El Senado de la Nación aprobó en general el Presupuesto 2026 y dio inicio a una etapa decisiva de debate artículo por artículo, en una sesión que resulta clave para la agenda del Gobierno nacional. El tratamiento del proyecto se desarrolla en el marco del período de sesiones extraordinarias convocado por el presidente Javier Milei, con el objetivo de cerrar el año legislativo con señales de gobernabilidad y previsibilidad económica.
La iniciativa obtuvo un amplio respaldo en la votación general, aunque el oficialismo libertario enfrenta ahora un escenario más complejo: varios artículos generan fuertes tensiones con sectores de la oposición dialoguista y podrían poner en riesgo la sanción definitiva sin modificaciones, lo que obligaría a que el texto vuelva a la Cámara de Diputados.

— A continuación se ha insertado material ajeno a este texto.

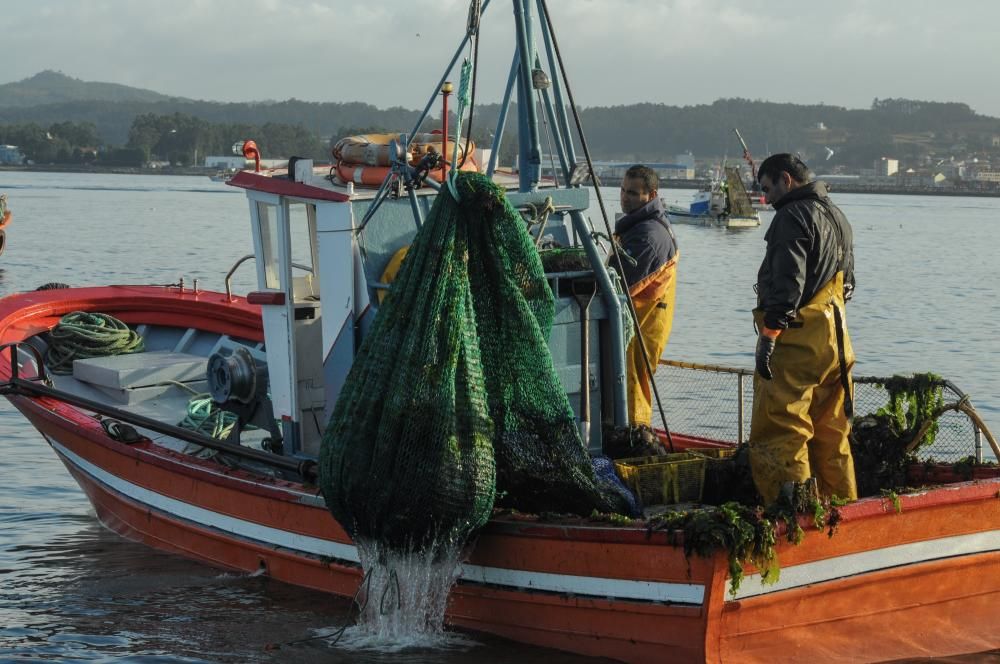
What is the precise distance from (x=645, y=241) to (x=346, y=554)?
2.91 meters

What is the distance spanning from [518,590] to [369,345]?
5.17 ft

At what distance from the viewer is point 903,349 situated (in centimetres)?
2245

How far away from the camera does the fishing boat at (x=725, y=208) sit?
69.9 meters

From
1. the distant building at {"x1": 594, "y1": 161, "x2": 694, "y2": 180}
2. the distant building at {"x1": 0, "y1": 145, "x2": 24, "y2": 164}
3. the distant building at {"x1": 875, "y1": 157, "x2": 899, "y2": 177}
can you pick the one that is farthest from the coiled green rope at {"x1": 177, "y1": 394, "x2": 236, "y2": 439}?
the distant building at {"x1": 0, "y1": 145, "x2": 24, "y2": 164}

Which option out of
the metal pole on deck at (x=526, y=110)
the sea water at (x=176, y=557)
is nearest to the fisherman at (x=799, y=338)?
the metal pole on deck at (x=526, y=110)

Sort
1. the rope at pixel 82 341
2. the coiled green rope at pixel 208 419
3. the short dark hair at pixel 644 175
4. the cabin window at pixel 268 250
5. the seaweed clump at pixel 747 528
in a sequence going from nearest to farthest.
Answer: the seaweed clump at pixel 747 528
the short dark hair at pixel 644 175
the cabin window at pixel 268 250
the coiled green rope at pixel 208 419
the rope at pixel 82 341

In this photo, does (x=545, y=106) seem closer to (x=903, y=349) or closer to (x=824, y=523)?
(x=824, y=523)

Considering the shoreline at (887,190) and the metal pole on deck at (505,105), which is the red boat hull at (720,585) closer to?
the metal pole on deck at (505,105)

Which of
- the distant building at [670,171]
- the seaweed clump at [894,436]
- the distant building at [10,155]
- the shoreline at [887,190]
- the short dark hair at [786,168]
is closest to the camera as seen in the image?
the short dark hair at [786,168]

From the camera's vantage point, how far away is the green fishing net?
710 cm

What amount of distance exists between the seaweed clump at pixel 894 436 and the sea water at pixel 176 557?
2.37m

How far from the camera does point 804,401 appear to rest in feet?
23.7

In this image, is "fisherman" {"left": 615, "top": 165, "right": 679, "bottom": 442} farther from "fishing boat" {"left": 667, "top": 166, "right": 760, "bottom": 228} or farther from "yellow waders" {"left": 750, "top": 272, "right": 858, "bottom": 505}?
"fishing boat" {"left": 667, "top": 166, "right": 760, "bottom": 228}

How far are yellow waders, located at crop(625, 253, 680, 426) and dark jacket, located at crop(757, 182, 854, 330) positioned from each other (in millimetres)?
1864
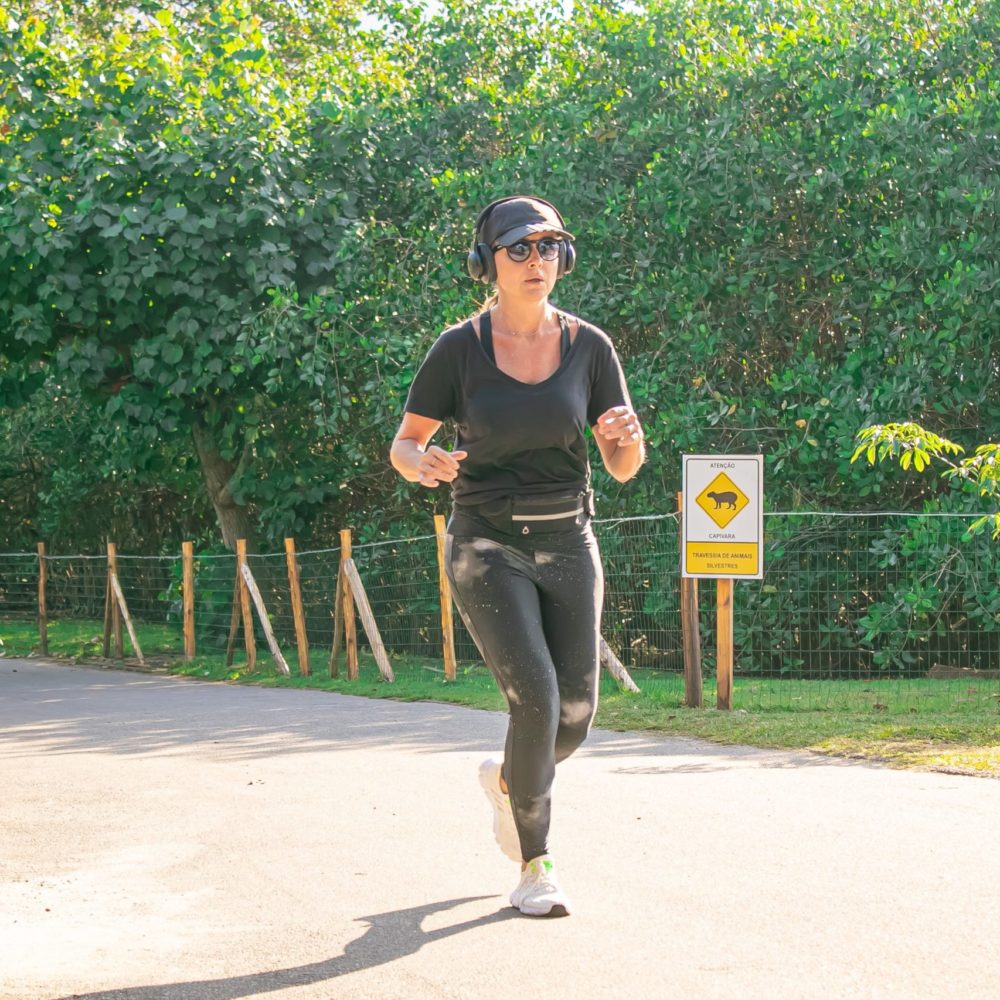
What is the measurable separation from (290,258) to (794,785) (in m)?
13.3

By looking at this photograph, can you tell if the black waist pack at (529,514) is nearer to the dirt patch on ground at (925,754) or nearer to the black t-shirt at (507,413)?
the black t-shirt at (507,413)

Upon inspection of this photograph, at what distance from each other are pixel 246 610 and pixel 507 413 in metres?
14.0

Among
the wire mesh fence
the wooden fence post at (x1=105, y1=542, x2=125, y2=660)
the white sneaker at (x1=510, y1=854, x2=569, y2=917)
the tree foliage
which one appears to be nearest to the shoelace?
the white sneaker at (x1=510, y1=854, x2=569, y2=917)

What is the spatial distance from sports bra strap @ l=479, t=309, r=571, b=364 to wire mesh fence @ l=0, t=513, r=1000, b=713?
26.5 ft

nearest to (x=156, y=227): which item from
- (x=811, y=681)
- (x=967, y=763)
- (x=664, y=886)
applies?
(x=811, y=681)

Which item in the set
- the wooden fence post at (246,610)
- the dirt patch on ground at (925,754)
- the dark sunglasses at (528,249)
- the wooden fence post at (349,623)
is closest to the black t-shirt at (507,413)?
the dark sunglasses at (528,249)

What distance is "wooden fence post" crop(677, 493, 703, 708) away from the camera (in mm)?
12727

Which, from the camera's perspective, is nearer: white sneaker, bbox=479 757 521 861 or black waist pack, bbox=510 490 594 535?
black waist pack, bbox=510 490 594 535

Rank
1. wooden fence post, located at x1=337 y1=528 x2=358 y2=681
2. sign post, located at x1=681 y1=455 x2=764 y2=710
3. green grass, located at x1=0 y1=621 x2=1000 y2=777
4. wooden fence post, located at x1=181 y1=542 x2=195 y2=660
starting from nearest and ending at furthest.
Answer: green grass, located at x1=0 y1=621 x2=1000 y2=777 < sign post, located at x1=681 y1=455 x2=764 y2=710 < wooden fence post, located at x1=337 y1=528 x2=358 y2=681 < wooden fence post, located at x1=181 y1=542 x2=195 y2=660

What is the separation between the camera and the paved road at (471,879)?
4.61m

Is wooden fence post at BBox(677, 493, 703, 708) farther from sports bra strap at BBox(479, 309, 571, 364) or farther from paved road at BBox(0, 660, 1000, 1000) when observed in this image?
sports bra strap at BBox(479, 309, 571, 364)

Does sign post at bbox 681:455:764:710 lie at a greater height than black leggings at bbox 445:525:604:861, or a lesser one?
greater

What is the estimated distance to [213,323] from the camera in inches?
799

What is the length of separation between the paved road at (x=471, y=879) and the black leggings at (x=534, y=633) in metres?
0.42
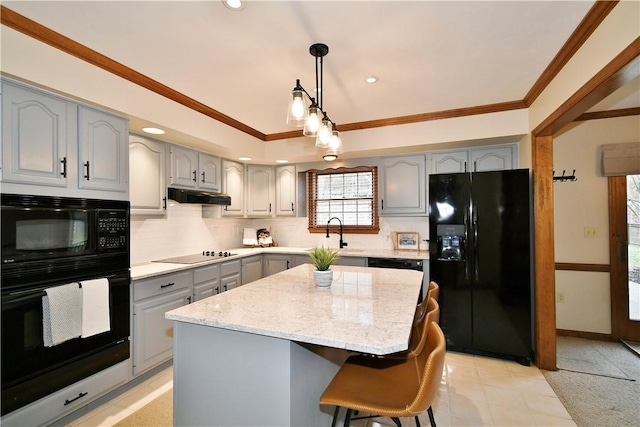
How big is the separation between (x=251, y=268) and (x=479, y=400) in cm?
276

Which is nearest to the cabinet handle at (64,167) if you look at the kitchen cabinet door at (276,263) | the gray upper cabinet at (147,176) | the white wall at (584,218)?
the gray upper cabinet at (147,176)

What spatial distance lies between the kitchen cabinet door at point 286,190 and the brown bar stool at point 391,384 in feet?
9.54

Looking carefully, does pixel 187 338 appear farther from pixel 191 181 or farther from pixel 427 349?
pixel 191 181

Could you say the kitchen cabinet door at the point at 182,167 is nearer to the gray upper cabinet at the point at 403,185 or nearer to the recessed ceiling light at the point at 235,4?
the recessed ceiling light at the point at 235,4

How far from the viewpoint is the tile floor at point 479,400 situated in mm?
2035

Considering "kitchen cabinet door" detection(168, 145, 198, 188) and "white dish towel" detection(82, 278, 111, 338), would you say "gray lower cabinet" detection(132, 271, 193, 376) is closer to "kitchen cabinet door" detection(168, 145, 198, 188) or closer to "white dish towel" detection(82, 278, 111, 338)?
"white dish towel" detection(82, 278, 111, 338)

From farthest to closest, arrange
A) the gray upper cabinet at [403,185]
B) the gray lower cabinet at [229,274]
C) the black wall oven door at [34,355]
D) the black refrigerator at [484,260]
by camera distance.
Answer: the gray upper cabinet at [403,185] → the gray lower cabinet at [229,274] → the black refrigerator at [484,260] → the black wall oven door at [34,355]

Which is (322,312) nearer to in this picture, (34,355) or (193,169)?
(34,355)

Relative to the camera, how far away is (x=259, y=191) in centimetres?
438

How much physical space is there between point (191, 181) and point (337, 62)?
2086mm

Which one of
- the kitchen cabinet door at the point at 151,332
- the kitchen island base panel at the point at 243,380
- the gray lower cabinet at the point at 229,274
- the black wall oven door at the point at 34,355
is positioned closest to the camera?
the kitchen island base panel at the point at 243,380

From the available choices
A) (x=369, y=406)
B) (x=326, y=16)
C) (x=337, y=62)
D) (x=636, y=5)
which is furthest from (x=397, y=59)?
(x=369, y=406)

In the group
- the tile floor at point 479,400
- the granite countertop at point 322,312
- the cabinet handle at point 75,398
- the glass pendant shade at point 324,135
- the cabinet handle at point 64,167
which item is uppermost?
the glass pendant shade at point 324,135

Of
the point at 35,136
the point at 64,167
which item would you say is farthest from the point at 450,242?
the point at 35,136
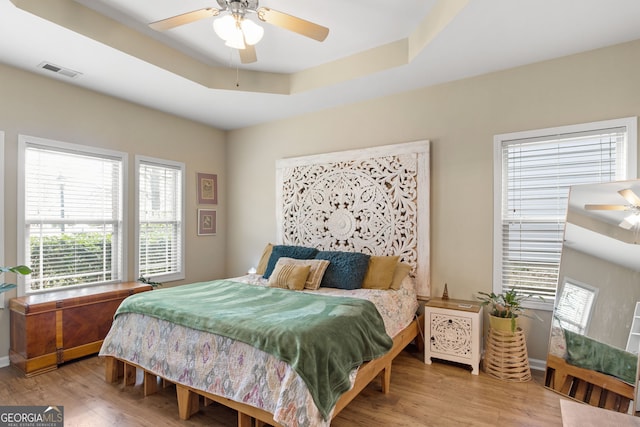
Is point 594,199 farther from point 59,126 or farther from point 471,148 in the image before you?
point 59,126

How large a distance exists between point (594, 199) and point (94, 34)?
3.54 m

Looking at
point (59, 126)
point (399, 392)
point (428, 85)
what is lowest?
point (399, 392)

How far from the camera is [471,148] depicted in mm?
3221

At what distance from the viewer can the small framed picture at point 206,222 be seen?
4.63 m

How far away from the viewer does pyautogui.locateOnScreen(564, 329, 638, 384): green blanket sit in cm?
138

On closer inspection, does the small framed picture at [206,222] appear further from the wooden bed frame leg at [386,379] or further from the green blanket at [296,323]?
the wooden bed frame leg at [386,379]

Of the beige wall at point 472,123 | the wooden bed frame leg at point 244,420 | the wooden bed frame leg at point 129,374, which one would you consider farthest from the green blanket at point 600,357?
the wooden bed frame leg at point 129,374

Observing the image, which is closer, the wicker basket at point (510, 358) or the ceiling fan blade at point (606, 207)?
the ceiling fan blade at point (606, 207)

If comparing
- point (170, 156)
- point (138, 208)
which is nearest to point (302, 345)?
point (138, 208)

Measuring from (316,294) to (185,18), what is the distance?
2252mm

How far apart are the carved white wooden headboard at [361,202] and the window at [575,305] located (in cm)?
165

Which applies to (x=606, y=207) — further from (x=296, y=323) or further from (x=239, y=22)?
(x=239, y=22)

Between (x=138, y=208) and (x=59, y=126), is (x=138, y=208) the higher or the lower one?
the lower one

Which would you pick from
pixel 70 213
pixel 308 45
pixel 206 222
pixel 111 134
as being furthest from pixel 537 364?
pixel 111 134
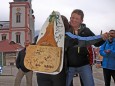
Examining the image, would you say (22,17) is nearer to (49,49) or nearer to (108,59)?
(108,59)

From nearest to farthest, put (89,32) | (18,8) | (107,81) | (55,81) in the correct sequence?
(55,81)
(89,32)
(107,81)
(18,8)

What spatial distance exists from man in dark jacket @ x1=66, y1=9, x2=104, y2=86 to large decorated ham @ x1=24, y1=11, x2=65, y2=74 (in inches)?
11.3

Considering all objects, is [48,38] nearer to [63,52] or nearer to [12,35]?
[63,52]

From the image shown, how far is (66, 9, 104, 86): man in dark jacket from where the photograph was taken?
6379 mm

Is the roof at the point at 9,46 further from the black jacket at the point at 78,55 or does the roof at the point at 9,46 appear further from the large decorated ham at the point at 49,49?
the large decorated ham at the point at 49,49

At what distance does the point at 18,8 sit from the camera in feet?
328

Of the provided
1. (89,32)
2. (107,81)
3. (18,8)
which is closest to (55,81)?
(89,32)

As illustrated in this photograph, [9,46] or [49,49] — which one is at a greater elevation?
[49,49]

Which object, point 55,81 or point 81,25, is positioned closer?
point 55,81

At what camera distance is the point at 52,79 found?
6055 millimetres

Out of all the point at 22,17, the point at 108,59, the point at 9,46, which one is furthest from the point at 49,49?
the point at 22,17

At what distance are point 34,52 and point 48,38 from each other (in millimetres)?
299

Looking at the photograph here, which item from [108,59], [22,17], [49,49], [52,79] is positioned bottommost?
[52,79]

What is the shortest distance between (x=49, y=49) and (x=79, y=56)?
0.58 meters
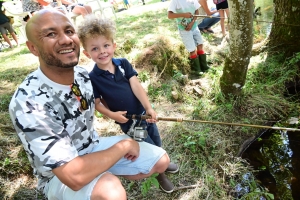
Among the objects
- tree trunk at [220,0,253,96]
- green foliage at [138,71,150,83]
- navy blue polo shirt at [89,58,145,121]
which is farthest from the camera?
green foliage at [138,71,150,83]

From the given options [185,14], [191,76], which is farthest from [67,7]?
[191,76]

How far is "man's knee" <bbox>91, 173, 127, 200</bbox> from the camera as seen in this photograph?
1430mm

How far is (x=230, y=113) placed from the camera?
10.3ft

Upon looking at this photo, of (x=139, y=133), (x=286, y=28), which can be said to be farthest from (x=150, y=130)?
(x=286, y=28)

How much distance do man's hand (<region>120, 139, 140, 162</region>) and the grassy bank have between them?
1.10 feet

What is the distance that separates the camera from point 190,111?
132 inches

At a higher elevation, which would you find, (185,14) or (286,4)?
(185,14)

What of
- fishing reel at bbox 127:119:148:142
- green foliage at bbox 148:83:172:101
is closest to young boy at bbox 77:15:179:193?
fishing reel at bbox 127:119:148:142

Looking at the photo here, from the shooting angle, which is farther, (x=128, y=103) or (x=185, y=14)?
(x=185, y=14)

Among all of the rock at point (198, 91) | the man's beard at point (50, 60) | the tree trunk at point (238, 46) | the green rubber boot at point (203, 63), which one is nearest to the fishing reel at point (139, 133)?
the man's beard at point (50, 60)

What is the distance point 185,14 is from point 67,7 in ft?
8.40

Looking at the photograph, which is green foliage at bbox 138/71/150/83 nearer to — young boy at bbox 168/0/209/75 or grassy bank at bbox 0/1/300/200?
grassy bank at bbox 0/1/300/200

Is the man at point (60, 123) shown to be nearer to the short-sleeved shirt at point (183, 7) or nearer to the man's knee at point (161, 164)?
the man's knee at point (161, 164)

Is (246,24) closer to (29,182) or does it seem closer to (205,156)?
(205,156)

Uno de los puntos más controvertidos es el artículo 30, que elimina los pisos mínimos de financiamiento para áreas sensibles como educación, ciencia y defensa. La medida despertó cuestionamientos de distintas provincias, que advierten sobre el impacto que podría tener en el sostenimiento de políticas públicas estratégicas y en el reparto de recursos federales.
También genera resistencia el artículo 12, que establece nuevas exigencias para las universidades nacionales. La norma obliga a las casas de estudio a presentar información detallada sobre el uso de los fondos que reciben y habilita al Ejecutivo a interrumpir transferencias en caso de incumplimientos, lo que encendió alertas en el sistema universitario.
En paralelo, el proyecto de Presupuesto 2026 incluye las principales proyecciones macroeconómicas del Gobierno: un crecimiento del Producto Bruto Interno del 5%, una inflación anual estimada en 10,1% y un tipo de cambio oficial que rondaría los $1.423 hacia diciembre del próximo año.
La sesión se desarrolla junto al tratamiento de la Ley de Inocencia Fiscal, otro de los ejes que el oficialismo busca aprobar antes del cierre del año parlamentario.